Multiple references are clear on how a single word is one-hot encoded in an Embedding layer, but what about sentences?
In order to illustrate an example, I will use the following SO reference. Let's suppose my training set consists of those two phrases:
Hope to see you soon
Nice to see you again
We can encode as the following indexes:
[0, 1, 2, 3, 4]
[5, 1, 2, 3, 6]
Next, we could feed them into the following keras Embedding layer:
Embedding(7, 2, input_length=5)
In the end, the embedding vectors can be mapped as in the following example:
+------------+------------+
| index | Embedding |
+------------+------------+
| 0 | [1.2, 3.1] |
| 1 | [0.1, 4.2] |
| 2 | [1.0, 3.1] |
| 3 | [0.3, 2.1] |
| 4 | [2.2, 1.4] |
| 5 | [0.7, 1.7] |
| 6 | [4.1, 2.0] |
+------------+------------+
Internally, I understand that the Embedding layer is a densely connected network receiving one-hot encoded-words, for instance, given the for the word "soon" the index is 4, and the one-hot vector is [0, 0, 0, 0, 1, 0, 0].
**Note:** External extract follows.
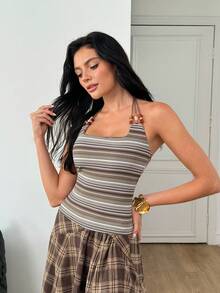 SHEIN Áo tank top nữ kiểu dáng ôm sát, kẻ sọc retro, đính cườm, dây mảnh, thanh lịch, thích hợp cho kỳ nghỉ hoặc những dịp thường ngày. - Nhiều màu - Xem 3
Now, here's the question: in the previous example, I actually have a sentence instead of just a single word. It is not clear to me, for example, how would the following sentence be encoded:
Nice to see you again -> [5, 1, 2, 3, 6] -> ?
My first guess is that each sentence would be transformed into a 2d vector with one dimension per word, for example:
[[0, 0, 0, 0, 0, 1, 0], #nice
[0, 1, 0, 0, 0, 0, 0], #to
[0, 0, 1, 0, 0, 0, 0], #see
[0, 0, 0, 1, 0, 0, 0], #you
[0, 0, 0, 0, 0, 0, 1]] #again
However, the guess does not make sense as 2d vector is not compatible with the dimension of a dense layer. My second guess is that all of the words would be one hot encoded as a single vector, for example:
Nice to see you again -> [5, 1, 2, 3, 6] -> [0, 1, 1, 1, 0, 1, 1]
Even though it makes more sense, this solution does not seem to take into account the order of the words.
I would really appreciate anyone who could make that clear for me!